▸ **Reading text**:
=====
Enoploteuthis is a genus of squid in the family Enoploteuthidae, being the type genus. Enoploteuthis is a genus with a relatively high number of species, most of which were described in the late 20th and early 21st century. They have been collected during exploratory trawling in the mesopelagic zone. They are an important food source for fishes and toothed whales but they are of little commercial value, except for Enoploteuthis chunii which is caught as bycatch in the Japanese fishery for Watasenia scintillans. Many species are diel migrants, spending the day at depth and moving up the water column at night to feed.

==Description==
The species of Enoploteuthis are most easily recognised by having a larger "tail" (trailing part of the mantle) when compared to the other genera in the Enoploteuthidae. The tail's size is emphasized by not having the fins extending along its sides. In related genera there is a narrow extension of the fins along the tail. Other characteristics include the presence of suckers on the distal portion of arms IV where there at no photophores present; the tentacular club has two rows of hooks and no marginal suckers; on the buccal crown there are typical chromatophores on the aboral surface but on the oral surface there may be some light skin pigmentation. They have 9–10 photophores on the eye and they have complex photophores in the skin. In the females the Spermatangia receptacles are at the posterior junction of muscles used to retract the funnel and the muscles which retract the head. Enoploteuthis differs from other genera of the Enoploteuthidae in having two rather than three types of photophores in its integument and these are on the ventral areas of the head, funnel and mantle. All species of Enoploteuthis which have been studied have the most complex type of photophore and seems to be a distinctive characteristic of this genus. Enoploteuthis contains the largest species in the family, attaining a mantle length of 130mm.

==Species==
The following valid species are currently recognised:

- Enoploteuthis leptura (Leach, 1817)
- Enoploteuthis magnoceani Nesis, 1982
- Enoploteuthis obliqua Burgess, 1982
- Enoploteuthis octolineata Burgess, 1982
- Enoploteuthis reticulata Rancurel, 1970
- Enoploteuthis anapsis Roper, 1964
- Enoploteuthis chunii Ishikawa, 1914
- Enoploteuthis galaxias Berry, 1918
- Enoploteuthis higginsi Burgess, 1982
- Enoploteuthis jonesi Burgess, 1982
- Enoploteuthis semilineata Alexeyev, 1994

These species are sometimes divided into two subgenera Enoploteuthis and Paraenoploteuthis.
=====
Dataset entries

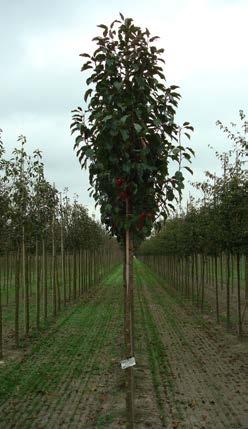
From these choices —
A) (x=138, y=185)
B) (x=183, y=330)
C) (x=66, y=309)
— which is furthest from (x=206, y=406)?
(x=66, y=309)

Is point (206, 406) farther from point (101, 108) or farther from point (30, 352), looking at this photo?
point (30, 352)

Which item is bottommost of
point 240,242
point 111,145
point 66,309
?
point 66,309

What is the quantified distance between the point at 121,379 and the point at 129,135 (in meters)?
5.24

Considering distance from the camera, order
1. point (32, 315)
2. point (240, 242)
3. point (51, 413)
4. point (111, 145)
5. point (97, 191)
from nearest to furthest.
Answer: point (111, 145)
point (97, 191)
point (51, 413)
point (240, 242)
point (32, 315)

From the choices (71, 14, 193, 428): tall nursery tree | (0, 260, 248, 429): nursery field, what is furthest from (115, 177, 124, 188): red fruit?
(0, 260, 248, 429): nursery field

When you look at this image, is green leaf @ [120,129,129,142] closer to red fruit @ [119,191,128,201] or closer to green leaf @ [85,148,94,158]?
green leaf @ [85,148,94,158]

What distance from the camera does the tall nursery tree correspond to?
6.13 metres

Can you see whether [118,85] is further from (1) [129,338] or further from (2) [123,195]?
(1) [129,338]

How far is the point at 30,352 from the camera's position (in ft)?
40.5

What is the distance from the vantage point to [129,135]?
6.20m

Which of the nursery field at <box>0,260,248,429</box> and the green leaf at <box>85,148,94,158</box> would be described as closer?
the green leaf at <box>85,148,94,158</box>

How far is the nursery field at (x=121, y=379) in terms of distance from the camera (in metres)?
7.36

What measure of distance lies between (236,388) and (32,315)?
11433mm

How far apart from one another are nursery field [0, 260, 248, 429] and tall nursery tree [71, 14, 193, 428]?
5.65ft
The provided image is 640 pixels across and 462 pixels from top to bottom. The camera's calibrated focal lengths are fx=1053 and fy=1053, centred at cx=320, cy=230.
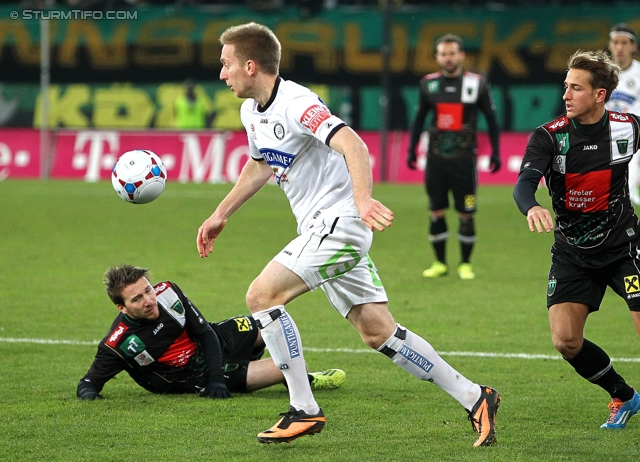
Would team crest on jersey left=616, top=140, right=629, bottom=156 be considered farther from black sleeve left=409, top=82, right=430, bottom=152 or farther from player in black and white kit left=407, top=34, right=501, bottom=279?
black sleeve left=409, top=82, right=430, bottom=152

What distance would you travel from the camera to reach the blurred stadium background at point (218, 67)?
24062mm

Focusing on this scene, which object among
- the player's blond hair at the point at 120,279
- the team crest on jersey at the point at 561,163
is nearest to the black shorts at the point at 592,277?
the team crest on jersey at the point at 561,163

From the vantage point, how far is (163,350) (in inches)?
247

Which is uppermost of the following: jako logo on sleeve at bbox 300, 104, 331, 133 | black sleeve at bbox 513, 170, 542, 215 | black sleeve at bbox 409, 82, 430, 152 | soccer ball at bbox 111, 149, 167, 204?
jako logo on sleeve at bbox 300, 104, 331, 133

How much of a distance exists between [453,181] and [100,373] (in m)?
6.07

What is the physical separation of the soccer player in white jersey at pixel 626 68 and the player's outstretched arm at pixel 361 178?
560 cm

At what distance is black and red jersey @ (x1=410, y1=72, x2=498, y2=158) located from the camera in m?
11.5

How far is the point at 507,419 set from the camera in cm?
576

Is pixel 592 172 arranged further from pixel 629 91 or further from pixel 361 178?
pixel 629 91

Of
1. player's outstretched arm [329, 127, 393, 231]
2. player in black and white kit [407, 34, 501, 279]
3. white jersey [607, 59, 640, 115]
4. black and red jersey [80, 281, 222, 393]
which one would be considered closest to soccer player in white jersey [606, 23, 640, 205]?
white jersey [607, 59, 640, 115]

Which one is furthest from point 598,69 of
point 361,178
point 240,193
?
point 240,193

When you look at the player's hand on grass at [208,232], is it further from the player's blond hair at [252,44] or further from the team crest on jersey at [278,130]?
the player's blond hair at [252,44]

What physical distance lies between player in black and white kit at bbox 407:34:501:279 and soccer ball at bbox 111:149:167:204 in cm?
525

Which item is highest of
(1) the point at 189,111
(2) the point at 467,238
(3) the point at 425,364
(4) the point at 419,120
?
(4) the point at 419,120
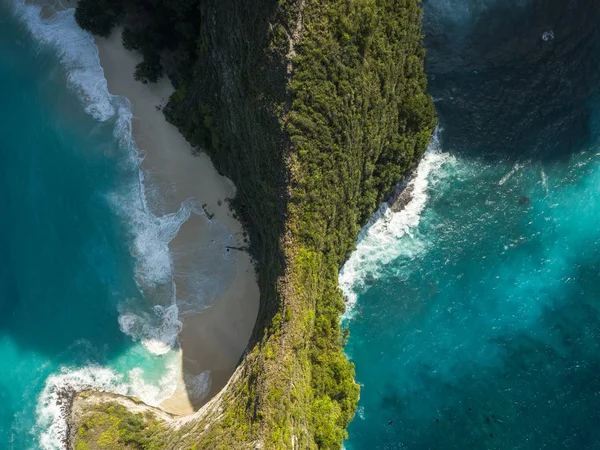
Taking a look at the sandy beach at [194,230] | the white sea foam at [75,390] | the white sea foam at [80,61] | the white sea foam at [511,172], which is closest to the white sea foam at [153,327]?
=====
▸ **Exercise prompt**:
According to the text on Enoploteuthis, which species of the genus is caught as bycatch, and in what fishery?

▸ **Solution for this exercise**:
Enoploteuthis chunii is caught as bycatch in the Japanese fishery for Watasenia scintillans.